Video artist Janis Rafa rides the Greek Weird Wave with a debut feature that provocatively explores the relationship between humans and animals. Screen praises, “Kala Azar is something rather special. It’s foetid and atmospheric, a feral scavenger of a film which sniffs around its themes before sinking its teeth into the meat of a beasts’ eye view of the breakdown of civilisation.”

Stir applauds Ali Ray’s Frida Kahlo for mining new insights into paintings that many of us have perhaps taken for granted. “Fans of the artist will gain a new appreciation for the complexity, courage, and fierce cultural pride of Kahlo – a woman who, as one expert puts it, ‘could say through art the unsayable’.”

As it awaited its Canadian premiere at VIFF, Jean-Michel Bertrand’s Wolf Walk returned to French cinemas in September looking to build on the almost 200,000 tickets it sold during an earlier release.
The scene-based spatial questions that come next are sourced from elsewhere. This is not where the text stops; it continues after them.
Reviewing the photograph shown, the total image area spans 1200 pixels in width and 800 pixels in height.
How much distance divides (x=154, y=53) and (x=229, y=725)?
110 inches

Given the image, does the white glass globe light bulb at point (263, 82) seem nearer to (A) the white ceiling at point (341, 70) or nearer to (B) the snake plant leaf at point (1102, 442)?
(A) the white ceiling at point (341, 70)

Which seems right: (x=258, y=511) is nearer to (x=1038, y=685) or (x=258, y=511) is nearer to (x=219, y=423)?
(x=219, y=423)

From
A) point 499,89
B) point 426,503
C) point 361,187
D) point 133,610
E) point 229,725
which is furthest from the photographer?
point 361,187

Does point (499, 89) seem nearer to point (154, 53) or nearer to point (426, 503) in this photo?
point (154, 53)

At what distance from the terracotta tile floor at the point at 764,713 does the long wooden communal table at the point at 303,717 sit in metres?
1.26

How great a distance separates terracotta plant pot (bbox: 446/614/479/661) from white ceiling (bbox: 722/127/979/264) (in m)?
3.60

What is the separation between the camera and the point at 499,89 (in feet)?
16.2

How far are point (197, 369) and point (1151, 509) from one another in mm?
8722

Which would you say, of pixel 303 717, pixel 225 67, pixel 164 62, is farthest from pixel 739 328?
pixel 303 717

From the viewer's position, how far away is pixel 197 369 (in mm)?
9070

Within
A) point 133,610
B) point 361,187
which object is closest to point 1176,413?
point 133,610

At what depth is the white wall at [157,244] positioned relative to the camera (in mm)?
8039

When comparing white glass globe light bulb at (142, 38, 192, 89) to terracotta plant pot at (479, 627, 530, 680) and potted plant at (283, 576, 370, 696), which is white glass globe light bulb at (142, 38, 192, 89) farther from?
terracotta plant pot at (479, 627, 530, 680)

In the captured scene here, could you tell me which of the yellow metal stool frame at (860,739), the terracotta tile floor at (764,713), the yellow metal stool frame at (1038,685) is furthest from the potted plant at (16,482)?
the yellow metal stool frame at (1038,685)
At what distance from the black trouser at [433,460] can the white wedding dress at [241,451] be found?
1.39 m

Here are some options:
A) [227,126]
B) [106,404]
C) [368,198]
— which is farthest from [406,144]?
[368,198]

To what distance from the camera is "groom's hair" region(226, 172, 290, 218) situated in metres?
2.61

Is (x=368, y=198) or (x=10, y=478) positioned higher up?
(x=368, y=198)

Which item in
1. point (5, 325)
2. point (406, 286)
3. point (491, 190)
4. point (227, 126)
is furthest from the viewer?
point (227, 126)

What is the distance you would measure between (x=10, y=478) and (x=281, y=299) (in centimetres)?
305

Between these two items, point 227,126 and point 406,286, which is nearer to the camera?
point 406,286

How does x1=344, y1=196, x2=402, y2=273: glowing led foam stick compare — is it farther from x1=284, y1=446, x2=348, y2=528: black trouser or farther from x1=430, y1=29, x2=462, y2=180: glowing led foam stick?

Granted, not everyone is a fan. Several screenings have faced protests from farmers who are unappreciative of the film’s sympathetic portrait of the four-legged threats to their herds.

Caught in the Net is another documentary that’s caused a stir – and led to charges being filed against several alleged sexual predators. This Variety piece details how director Vit Klusak was initially commissioned to create a viral video and ultimately found himself teaming with co-director Barbora Chalupova to explore just how prevalent online sex crimes are in the Czech Republic.

Xia Magnus’ Sanzaru has slow-burned a path through the genre circuit since its Slamdance premiere. In an interview with the wonderfully named Father Son Holy Gore, Magnus shares how he drew upon experiences with his grandparents’ caregivers and the cinema of Apichatpong Weerasethakul when crafting this supernatural Southern Gothic.